The quest for generating a minimal cell may follow different paths, as illustrated by several talks presented at the Synthetic Biology 3.0 conference. Yesterday we heard from Giovanni Murtas how a purified transcription/translation system (36 recombinant enzymes + purified ribosomes) could be introduced into vesicles to successfully produce GFP. By extension incorporation of lipid synthesis enzymes, DNA replication enzymes and tRNA genes may enable the assembly of a minimal cell ultimately able to replicate both its core machinery and its envelope.

Converse to this assembly strategy, Hamilton Smith presented a top-down approach in which a genome is reduced to its minimum length by elimination of all non-essential elements, synthesized de novo and finally transfered into a host cytoplasm to boot a new cell.
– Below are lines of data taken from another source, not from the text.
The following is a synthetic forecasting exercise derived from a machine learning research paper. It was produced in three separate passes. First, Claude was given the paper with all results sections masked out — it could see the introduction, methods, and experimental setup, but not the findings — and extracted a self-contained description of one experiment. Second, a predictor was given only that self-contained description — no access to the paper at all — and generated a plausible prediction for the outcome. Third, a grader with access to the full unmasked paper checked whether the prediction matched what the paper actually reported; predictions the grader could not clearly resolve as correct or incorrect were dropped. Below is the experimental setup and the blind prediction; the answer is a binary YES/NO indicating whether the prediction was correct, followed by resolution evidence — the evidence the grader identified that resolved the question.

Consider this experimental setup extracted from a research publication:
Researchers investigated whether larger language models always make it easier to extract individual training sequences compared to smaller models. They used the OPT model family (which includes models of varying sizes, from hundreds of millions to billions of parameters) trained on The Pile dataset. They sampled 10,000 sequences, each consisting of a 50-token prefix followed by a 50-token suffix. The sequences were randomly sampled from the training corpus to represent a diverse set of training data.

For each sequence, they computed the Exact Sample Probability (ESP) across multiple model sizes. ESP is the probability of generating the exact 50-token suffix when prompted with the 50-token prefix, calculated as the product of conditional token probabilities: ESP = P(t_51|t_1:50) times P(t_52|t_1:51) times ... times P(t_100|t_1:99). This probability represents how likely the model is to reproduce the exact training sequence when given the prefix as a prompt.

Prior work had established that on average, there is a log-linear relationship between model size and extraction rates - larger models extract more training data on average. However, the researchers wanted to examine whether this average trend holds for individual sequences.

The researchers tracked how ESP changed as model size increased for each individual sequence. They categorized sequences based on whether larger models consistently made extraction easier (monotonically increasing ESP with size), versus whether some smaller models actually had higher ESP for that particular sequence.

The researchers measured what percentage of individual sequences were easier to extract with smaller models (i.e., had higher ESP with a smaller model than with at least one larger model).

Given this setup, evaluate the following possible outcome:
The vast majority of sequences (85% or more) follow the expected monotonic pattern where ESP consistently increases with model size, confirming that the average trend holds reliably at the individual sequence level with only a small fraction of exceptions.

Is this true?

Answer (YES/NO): NO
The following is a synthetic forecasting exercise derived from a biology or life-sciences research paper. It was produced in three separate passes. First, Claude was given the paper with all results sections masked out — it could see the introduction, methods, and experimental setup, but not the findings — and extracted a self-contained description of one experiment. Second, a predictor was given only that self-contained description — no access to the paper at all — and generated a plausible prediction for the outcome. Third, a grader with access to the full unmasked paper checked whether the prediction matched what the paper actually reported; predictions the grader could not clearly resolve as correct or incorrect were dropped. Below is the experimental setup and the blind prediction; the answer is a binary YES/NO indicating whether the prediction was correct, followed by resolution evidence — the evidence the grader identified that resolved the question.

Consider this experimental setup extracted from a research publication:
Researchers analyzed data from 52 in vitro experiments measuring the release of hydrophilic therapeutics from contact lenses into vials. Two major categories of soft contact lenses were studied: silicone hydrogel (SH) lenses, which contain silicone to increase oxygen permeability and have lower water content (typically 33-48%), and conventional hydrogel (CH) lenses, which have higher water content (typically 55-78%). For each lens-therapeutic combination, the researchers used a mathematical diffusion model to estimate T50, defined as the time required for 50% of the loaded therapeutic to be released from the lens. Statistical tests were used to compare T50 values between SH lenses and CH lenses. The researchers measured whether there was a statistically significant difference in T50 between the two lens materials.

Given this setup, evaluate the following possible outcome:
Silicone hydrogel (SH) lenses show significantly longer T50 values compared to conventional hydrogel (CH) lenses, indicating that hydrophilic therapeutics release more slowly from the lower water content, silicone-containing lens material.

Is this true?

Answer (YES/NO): YES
Mycoplasma genitalium appears to be a suitable organism for this type of experiments due to its small size (485 protein coding genes 43 RNA genes). Incidentally, M. genitalium also uses UGA (stop in E. coli) to code for Trp, which is a useful property to prevent expression of toxic products when fragments are assembled together via homologous recombination in E.coli. However, this requires in turn to use a Mycoplasma cell as acceptor cell. To set up the “transplantation” of naked DNA into host cell, the team tested the transformation of purified M. mycoides LC genomic DNA (via beta agarase digested agarose plug prep) into M. capricolum host (PEG-mediated transformation protocol). Nicely, the two genomes appear to segregate (how? incompatibility of origins of replication?) and various lines of evidence indicate that selected cells (tet resistance on donor DNA) contains DNA from the transplanted M mycoides genome only. Along similar lines, Rene Warren plans to rebuild H. influenzae using E. coli as a host. Without attempting to define a minimal genome, the idea is to assemble a series of 61 overlaping fosmids using the lambda red recombination system (Yu et al., 2000).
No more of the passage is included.